## Reading text

First National Bank of Laramie v. Cook

76 P. 674, 12 Wyo. 492, 1904 Wyo. LEXIS 16
CourtWyoming Supreme Court
DecidedApril 25, 1904
StatusPublished
Cited by12 cases

This text of 76 P. 674 (First National Bank of Laramie v. Cook) is published on Counsel Stack Legal Research, covering Wyoming Supreme Court primary law. Counsel Stack provides free access to over 12 million legal documents including statutes, case law, regulations, and constitutions.

Bluebook
First National Bank of Laramie v. Cook, 76 P. 674, 12 Wyo. 492, 1904 Wyo. LEXIS 16 (Wyo. 1904).

Opinions

Corn, Chief Justice.

M. E. Stowers, one of the defendants in error, obtained a judgment, in the District Court of Albany County, against the firm of Bird Bros, for the sum of $1,186 and $9.50 costs. An execution was returned wholly unsatisfied and, upon the motion of the judgment creditor, Thomas Bird, the managing partner was ordered to appear and answer concerning the property of the firm, as provided by the statute in regard to proceedings in aid of execution. Upon his answer, the court appointed the defendant in error, Alfred Cook, who was then and is now Sheriff of the county, a receiver of the property of the judgment debtor, and he proceeded to take into his possession and control some fifty thousand dollars’ worth of property, consisting of 4,437 acres of land, 341 tons of hay, 31 head of horses, 669 head of cattle and a large amount of ranch machinery and implements. It is alleged that all the property is covered by mortgages and other liens to its full value and is insufficient to pay the indebtedness secured upon it. And this seems to be conceded by the judgment creditor, but he insists that the liens, or some part of them, are fraudulent. The receiver reported that he was without funds and, upon his application, the court made an order authorizing him to sell fifty head of fat cattle at private sale, in order, as stated in his application, “to create a fund for the maintenance and care of the said property, the marshaling of assets and liabilities thereof, for the payment of services of custodians and conservators employed by him [510]*510wherever necessary, to secure abstracts of title and report on all existing liens on the same.”

## Study questions
(1) In the court opinion above, how many head of cattle did the receiver take into his possession?
(2) Carry the court opinion forward from the point where it stops.

## Provided material

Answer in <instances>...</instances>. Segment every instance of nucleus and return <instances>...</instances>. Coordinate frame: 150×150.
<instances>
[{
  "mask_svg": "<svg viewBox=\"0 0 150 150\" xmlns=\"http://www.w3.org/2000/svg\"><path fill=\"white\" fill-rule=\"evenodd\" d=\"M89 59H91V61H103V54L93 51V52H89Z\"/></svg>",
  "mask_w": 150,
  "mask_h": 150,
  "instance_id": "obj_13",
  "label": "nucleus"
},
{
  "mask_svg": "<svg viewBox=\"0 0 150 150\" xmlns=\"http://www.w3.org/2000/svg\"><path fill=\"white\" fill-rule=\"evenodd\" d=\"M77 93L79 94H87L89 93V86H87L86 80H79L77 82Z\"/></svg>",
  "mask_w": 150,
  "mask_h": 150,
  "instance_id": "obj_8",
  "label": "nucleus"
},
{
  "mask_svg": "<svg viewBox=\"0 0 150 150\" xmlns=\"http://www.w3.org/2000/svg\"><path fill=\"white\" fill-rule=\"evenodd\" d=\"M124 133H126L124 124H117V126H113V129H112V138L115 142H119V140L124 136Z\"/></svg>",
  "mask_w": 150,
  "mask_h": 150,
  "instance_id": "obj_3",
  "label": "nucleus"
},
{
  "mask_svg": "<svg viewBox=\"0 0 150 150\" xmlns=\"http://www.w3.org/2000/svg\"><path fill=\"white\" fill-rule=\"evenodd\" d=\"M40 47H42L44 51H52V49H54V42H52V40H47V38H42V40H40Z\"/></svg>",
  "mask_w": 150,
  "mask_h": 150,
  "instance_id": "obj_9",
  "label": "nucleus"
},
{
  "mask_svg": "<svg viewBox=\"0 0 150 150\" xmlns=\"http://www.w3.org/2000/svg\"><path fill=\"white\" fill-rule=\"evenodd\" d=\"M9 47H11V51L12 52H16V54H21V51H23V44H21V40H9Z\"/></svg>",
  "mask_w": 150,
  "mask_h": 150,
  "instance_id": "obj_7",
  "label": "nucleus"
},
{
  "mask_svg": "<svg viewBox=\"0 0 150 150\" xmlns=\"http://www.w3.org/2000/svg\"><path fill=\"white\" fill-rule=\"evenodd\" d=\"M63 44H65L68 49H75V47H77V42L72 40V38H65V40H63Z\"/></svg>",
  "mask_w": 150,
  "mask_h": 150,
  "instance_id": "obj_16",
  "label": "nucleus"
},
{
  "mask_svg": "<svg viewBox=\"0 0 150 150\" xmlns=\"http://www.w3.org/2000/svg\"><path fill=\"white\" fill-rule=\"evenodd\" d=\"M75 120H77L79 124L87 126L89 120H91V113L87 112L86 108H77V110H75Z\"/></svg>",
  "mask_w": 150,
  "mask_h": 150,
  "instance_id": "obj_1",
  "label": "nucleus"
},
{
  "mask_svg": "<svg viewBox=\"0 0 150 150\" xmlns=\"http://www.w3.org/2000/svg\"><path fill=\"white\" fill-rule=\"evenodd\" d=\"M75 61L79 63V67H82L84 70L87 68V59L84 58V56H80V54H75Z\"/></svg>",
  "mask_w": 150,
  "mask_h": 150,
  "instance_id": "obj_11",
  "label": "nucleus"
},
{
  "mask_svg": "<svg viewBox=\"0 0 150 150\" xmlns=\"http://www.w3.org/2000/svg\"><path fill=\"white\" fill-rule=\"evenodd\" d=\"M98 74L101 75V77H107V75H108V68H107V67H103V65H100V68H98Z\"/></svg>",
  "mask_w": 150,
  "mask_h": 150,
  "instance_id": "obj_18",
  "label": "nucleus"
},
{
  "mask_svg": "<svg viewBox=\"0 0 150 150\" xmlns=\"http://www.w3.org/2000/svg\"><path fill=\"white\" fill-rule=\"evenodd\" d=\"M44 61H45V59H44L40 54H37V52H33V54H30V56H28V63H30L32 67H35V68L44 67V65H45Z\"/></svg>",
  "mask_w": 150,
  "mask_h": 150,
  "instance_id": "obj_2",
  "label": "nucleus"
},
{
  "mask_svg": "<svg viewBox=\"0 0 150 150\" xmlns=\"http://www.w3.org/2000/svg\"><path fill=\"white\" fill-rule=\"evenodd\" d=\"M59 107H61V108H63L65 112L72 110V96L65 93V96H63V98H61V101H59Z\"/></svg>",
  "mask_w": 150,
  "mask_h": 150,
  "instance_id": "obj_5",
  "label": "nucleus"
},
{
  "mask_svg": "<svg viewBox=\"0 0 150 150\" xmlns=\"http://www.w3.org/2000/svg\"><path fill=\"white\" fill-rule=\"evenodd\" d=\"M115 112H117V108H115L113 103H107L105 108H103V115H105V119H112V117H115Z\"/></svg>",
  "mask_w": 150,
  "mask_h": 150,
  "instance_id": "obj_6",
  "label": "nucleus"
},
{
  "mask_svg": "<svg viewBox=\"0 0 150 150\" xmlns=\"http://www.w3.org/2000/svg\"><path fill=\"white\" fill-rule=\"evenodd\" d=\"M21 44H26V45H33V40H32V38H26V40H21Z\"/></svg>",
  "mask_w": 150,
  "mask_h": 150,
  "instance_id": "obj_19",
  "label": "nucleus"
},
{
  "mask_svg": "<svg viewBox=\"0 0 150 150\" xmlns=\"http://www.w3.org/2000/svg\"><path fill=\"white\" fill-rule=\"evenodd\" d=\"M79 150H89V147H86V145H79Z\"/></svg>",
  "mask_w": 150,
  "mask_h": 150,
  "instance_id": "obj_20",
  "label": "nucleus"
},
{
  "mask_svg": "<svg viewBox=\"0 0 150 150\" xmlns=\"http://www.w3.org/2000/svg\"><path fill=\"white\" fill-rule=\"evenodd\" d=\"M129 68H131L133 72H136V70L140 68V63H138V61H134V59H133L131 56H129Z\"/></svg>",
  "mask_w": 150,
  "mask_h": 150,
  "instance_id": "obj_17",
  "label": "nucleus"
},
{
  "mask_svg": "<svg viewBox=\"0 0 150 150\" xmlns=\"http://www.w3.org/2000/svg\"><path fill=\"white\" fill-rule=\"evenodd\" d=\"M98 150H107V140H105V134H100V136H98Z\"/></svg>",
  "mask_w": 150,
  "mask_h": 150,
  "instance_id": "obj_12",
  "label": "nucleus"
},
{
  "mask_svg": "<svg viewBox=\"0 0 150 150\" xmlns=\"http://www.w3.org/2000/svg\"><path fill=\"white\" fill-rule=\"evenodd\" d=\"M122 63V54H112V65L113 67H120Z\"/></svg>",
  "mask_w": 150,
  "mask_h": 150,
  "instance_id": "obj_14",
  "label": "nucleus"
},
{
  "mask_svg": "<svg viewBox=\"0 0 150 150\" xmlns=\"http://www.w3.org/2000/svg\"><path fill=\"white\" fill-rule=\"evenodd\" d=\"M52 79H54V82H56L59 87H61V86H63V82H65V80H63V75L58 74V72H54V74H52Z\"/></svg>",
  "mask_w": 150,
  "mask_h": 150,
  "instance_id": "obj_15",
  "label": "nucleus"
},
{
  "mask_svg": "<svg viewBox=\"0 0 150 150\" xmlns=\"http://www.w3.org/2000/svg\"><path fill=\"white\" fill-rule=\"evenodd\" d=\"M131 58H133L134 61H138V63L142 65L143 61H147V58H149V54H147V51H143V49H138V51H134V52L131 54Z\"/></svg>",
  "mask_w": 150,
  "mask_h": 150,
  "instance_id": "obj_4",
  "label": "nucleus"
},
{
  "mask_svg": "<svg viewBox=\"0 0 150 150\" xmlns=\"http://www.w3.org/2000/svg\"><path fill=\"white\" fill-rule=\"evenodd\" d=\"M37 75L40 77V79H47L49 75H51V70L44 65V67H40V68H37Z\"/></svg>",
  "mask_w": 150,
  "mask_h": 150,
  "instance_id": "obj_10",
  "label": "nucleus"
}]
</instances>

## Exercise responses
(1) 669 head of cattle.

(2)
The lienors, the plaintiffs in error here, were not made parties to this action and, so far as we can discover from the record, received no notice from the judgment creditor, or the receiver, of these proceedings. The)'-, however, intervened by petitions setting up their claims, alleging that the property was insufficient to pay them, and praying for leave to enforce their liens and that the receiver be ordered to turn over possession of the property to them for that purpose. These applications were denied by the court and the matter of their liens referred to the receiver with directions to examine into them and report his recommendations to the court. The lienors filed their petitions in error in this court, asking at the same time for a stay of execution, which was granted, an undertaking for the purpose being filed as required. They also made application for a writ of prohibition restraining the District Court from further proceedings with reference to the encumbered property. An alternative writ was also allowed, and the matter was submitted and is now pending before this court upon a demurrer to the petition. In the meantime, the receiver had disposed of the fifty head of cattle at private sale for the agreed price of $1,125, the real value as alleged being not less than $1,750.

It is apparent that the proceedings in this case were instituted under the provisions of Chapter 2, Division 3, of Title 7, of our statutes, entitled, “Proceedings in Aid of Execution.” And the substantial question presented upon this record is whether it is competent for the court to take under its control the property and business of the partnership of Bird Bros, and administer and conduct the same by its receiver, as has been attempted in this case.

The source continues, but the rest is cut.